Response to "The Stanislavsky Method" and Strasberg

Konstantin Stanislavsky was a stage actor at a time when the acting was, by today's standards anyway, "over the top."  People emoted, spoke artistically and made grand gestures onstage.  We can understand why that was, in those days of poor lighting and no vocal amplification, before the days of the movies.  Stanislavsky's stress on believing the scene and relaxing would be extremely important traits for actors to learn as intimate acting for the camera and for smaller theaters evolved during the 20th century.  Actors needed fewer grand gestures and more concentration on quiet acting for performances off the stage. An actor's imagination was more important than the props that surrounded him.  Stanislavsky said, "From the moment of the appearance of if the actor passes from the plane of actual reality into the plane of another life, created and imagined by himself.  Believing in this life, the actor can begin to create."

Lee Strasberg took the Stanislavsky method and adapted it for two generations of American actors.  Strasberg said one important thing about acting is "it must seem that this has never taken place before, that no one has seen this actress before, that this actress has never done this before, and that in fact she's not an actress."  The freshness of a performance, the seeming naturalness and seeming lack of rehearsal is what makes an actor breath life into a part.

I'm a big fan of many of the actors who attended classes with Strasberg at the Actor's Studio, so I think his "Americanization" of Stanislavsky is what helped to create a strong American presence on the world state and in the world cinema.    Strasberg observed that once Edwin Booth, a rather hyperbolic Shakespearean actor of the last century, cried unexpected during a touching scene while he was performing Hamlet.  People criticized his performance.  Even if his performance was not true to the actor, it was true to the character.  Strasberg and Stanislavsky would always want actors to be true to the character first.


A Response to David Mamet

David Mamet's essay writing was much more like his playwriting than I expected.  The bad language may be missing, but the breathless quality was very much in evidence.  Mamet seemed to be saying that actors were born, not made and we were all born to be actors.  Actors did not need to be trained.  Perhaps he assumed the director can handle all questions or issues every actor had.
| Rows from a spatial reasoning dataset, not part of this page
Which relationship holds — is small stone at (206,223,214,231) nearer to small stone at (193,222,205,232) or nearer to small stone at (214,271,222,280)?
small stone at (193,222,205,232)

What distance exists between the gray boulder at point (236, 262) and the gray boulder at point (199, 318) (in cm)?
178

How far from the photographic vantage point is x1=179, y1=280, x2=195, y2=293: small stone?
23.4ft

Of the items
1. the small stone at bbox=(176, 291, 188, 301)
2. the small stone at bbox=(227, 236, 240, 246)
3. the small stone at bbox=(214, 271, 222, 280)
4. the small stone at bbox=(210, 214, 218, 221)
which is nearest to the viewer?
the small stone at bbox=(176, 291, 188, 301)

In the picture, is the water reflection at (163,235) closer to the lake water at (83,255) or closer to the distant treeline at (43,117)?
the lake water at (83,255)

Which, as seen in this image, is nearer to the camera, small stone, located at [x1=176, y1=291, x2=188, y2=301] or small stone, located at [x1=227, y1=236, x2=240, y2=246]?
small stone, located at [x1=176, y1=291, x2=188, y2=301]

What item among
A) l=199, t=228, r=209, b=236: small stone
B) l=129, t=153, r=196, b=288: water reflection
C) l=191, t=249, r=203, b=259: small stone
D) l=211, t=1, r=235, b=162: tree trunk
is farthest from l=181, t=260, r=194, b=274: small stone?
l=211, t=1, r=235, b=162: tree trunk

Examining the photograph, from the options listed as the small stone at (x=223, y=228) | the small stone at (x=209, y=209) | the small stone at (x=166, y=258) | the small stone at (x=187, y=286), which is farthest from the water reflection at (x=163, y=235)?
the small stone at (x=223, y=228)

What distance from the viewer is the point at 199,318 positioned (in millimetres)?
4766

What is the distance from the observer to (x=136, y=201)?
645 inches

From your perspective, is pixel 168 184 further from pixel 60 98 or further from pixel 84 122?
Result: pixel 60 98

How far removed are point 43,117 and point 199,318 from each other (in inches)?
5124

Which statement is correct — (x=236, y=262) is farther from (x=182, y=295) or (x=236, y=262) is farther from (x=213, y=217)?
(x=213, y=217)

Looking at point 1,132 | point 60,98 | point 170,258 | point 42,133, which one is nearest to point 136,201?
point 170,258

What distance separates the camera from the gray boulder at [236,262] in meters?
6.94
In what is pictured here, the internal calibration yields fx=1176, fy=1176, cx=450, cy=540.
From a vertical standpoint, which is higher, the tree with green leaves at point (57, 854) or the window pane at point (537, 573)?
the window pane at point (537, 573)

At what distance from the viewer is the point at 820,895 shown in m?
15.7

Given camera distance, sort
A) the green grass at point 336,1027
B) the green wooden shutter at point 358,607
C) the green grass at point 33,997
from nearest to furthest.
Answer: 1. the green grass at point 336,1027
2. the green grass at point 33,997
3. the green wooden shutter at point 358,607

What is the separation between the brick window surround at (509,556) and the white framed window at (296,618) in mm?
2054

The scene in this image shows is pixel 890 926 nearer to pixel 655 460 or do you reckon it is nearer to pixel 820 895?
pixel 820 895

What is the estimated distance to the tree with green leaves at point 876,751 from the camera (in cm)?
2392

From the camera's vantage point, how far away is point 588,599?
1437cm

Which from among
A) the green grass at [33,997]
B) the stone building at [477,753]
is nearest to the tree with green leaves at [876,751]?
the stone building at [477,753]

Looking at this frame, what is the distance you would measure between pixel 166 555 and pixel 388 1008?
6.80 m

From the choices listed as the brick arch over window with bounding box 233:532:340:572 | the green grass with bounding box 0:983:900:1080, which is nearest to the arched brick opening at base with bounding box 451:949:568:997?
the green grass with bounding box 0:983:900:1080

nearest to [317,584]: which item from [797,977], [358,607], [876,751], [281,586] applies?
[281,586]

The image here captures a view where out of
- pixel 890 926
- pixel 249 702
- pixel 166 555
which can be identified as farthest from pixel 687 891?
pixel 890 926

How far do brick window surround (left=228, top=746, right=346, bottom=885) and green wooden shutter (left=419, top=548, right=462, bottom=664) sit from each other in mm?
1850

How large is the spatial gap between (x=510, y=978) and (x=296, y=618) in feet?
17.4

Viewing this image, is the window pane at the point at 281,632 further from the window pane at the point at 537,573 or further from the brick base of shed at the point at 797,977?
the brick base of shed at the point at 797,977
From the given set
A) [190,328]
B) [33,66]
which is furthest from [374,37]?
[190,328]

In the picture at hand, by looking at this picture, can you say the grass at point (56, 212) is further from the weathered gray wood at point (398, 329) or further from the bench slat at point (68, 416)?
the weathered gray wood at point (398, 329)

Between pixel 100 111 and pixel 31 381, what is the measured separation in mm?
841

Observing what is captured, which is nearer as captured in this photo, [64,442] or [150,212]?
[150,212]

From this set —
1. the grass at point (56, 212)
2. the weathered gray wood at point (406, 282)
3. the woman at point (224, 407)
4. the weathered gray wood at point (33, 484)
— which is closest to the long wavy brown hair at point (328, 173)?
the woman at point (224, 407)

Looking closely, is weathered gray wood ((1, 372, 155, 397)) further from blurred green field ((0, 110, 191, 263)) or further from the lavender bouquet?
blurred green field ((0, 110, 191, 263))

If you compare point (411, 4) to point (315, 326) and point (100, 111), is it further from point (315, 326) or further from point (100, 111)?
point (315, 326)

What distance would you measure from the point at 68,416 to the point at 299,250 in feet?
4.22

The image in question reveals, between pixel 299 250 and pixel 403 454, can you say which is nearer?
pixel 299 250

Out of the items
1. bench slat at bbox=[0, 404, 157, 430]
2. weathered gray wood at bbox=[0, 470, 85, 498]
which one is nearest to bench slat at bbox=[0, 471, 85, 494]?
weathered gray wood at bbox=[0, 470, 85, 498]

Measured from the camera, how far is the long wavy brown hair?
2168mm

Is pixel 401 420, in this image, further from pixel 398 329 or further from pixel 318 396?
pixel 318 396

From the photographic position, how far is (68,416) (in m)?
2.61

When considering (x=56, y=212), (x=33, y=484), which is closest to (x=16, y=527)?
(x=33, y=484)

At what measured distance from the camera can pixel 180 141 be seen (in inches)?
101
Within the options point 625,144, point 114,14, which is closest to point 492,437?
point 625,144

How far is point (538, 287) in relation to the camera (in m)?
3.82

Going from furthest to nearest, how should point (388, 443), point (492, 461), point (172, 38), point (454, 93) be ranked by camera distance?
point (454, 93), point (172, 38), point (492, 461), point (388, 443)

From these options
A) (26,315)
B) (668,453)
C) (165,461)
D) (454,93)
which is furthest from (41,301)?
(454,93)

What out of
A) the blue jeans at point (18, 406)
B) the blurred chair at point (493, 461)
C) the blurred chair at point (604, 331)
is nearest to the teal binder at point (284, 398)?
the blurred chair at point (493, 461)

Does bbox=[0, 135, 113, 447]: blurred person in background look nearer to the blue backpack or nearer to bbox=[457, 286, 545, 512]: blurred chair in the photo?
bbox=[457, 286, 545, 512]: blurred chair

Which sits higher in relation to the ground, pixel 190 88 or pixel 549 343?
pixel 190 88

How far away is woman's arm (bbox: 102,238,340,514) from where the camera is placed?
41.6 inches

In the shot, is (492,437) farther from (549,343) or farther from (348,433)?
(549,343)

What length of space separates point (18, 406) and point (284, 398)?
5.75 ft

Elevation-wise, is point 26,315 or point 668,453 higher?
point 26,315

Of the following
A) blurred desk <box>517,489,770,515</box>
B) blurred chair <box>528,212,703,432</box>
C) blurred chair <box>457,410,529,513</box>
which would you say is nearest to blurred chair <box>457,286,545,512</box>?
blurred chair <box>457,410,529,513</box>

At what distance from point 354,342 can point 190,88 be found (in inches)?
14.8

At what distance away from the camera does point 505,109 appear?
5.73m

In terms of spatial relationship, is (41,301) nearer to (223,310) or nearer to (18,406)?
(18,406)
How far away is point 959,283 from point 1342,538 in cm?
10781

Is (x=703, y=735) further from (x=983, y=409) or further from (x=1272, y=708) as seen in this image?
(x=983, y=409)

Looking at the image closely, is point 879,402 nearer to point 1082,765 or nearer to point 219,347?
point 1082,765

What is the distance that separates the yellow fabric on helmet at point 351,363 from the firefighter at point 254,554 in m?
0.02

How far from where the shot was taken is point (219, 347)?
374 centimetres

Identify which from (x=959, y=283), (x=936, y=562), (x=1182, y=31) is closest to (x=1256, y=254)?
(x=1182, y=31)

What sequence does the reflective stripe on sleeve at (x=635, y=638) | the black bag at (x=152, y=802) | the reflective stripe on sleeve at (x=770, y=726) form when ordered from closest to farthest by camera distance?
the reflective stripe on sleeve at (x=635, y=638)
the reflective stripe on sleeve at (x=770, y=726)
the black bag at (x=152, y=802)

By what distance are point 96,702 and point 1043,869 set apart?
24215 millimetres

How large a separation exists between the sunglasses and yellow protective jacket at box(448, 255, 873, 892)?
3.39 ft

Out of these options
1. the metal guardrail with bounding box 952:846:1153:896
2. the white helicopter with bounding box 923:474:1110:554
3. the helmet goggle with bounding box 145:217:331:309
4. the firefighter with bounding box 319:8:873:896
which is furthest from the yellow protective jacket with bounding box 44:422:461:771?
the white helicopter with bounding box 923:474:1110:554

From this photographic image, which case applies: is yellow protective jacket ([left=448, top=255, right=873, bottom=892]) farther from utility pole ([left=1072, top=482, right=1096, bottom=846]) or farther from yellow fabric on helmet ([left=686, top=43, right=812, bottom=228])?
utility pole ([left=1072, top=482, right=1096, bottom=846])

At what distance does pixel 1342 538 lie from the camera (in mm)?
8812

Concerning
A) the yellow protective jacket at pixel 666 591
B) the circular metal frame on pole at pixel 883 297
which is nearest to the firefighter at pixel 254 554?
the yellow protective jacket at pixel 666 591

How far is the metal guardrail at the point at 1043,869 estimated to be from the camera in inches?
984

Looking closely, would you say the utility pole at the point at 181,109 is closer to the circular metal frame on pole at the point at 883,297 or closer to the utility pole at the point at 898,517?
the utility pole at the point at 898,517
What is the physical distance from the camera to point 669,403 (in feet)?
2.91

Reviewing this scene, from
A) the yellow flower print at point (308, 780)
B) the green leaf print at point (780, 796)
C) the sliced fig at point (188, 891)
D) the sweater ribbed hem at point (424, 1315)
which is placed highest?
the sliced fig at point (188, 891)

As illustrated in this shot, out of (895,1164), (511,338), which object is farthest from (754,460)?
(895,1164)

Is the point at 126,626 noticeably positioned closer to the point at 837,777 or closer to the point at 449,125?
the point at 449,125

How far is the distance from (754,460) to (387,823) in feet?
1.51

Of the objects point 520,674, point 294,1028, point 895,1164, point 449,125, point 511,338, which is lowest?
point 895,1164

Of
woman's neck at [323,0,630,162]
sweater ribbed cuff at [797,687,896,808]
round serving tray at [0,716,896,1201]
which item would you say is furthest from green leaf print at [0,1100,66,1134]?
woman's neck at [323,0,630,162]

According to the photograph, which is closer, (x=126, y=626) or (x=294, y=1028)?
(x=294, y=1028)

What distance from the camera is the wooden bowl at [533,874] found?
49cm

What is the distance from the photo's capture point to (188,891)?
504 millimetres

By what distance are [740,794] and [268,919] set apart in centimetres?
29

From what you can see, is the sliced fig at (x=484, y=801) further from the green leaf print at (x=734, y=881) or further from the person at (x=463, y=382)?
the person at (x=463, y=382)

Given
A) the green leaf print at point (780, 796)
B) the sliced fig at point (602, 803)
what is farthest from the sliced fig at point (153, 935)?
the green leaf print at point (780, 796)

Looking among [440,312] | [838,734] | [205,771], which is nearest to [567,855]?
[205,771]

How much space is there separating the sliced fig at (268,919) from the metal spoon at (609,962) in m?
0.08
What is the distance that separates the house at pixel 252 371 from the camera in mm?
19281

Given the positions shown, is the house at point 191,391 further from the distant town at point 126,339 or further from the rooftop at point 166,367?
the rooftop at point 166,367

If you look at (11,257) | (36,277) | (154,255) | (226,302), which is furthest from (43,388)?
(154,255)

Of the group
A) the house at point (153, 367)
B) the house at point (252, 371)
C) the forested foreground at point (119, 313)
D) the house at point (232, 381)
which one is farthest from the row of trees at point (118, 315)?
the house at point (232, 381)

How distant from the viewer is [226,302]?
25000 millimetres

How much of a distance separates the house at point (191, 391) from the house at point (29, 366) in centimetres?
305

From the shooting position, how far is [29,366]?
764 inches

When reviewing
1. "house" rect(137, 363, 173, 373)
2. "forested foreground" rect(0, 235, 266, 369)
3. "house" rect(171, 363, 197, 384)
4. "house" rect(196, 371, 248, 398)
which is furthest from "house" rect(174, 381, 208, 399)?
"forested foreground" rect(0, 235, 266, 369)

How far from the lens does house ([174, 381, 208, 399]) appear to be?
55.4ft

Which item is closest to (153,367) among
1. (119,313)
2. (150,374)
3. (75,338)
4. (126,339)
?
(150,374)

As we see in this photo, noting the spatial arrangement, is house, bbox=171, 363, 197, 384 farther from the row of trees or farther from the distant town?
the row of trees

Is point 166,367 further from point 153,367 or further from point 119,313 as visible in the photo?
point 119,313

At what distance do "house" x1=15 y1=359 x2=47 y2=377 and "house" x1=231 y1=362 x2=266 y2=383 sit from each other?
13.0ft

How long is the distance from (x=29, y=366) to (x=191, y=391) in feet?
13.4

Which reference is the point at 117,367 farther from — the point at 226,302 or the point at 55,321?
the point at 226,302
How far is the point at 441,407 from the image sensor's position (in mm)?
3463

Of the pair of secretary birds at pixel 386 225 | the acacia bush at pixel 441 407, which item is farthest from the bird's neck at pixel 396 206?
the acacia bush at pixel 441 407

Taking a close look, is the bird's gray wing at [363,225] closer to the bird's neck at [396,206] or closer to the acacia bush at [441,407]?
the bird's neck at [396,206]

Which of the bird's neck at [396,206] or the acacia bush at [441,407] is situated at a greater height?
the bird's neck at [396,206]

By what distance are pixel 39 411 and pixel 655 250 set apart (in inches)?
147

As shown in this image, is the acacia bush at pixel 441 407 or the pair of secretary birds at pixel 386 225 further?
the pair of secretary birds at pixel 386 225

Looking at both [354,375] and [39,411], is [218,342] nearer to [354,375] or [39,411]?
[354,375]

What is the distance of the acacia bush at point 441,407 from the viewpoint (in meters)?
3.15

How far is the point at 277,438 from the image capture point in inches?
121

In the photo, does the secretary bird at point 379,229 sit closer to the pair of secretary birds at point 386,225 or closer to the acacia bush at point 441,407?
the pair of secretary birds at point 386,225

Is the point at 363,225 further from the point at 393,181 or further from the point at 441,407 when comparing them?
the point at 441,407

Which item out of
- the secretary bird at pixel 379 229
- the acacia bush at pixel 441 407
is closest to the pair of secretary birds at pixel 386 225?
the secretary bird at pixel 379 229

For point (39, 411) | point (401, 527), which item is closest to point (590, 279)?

Mamet described standard rehearsal process as "We spend our three weeks gabbing about 'the character' and spend the last week screaming and hoping for diving intercession, and none of it is in the least useful, and none of it is work."  He countered with "What should happen in the rehearsal process?  Two things.

Mamet was correct that the focus of rehearsal should be on blocking and the like, but to not include any discussion of the characters and their motivations went too far the other way.  But, in many ways, Mamet and Strasberg were not so far apart as Mamet made it seem.  When Mamet said, "...(The audience) want to watch you be exciting.  And you can't be exciting if you're not excited; and you can't be excited if you're not excited; and you can't be excited if you're thinking about nothing more compelling than your boring old concentration, self-performance, and good ideas," Strasberg stressed "freshness."  Both men wanted the actors to be interesting on the stage and not giving a performance merely by rote.  Encouraging the actors to listen to one another and respond to what is being said, rather than simply repeat their memorized lines, is a way to help keep performances exciting and fresh.


Extra Review 1 (for Tuesday, February 13) - Traffic

Traffic is a very good movie, but it does tend to leave you with the impression that drugs are an issue for Mexicans, for people in the DEA, for very rich people and very poor people. I suspect the middle class is involved in there somewhere!

Stephen Soderbergh directs a very ambitious movie and has, for the most part, succeeded admirably.  To release the very entertaining Erin Brockovich in the same year was quite a feat. My main complaint about the directing is the selection of an odd "lighting/texture" of the film, particularly in the Mexican sequences. It made that part of the film hard to watch. But the performances and pacing are both terrific.

I had never noticed Benicio Del Toro in a film before, and he really fills the screen in this film. He is the sort of quiet actor who can do more with his eyes than many actors can do with their entire bodies.  He looks like a larger, Hispanic Brad Pitt with a much broader acting range. That he is nominated for Best Supporting Actor rather than Best Actor, as he dominates well over half the movie, is a shame.  This may be Del Toro's year for a Supporting Actor Oscar.

Don Cheadle and Luis Guzman have terrific chemistry as DEA agents working in drug-enriched San Diego.   Catherne Zeta-Jones gives a very good performance as a confused, arrested drug-lord's wife who gradually becomes less confused. Even Benjamin Bratt, in one short but pivotal scene, is spot-on.

This year has been a disappointing year for films. Traffic (and Erin Brockovich) makes it less so!  The cast of Traffic won the Screen Actors Guide award for best ensemble cast and it was richly deserved.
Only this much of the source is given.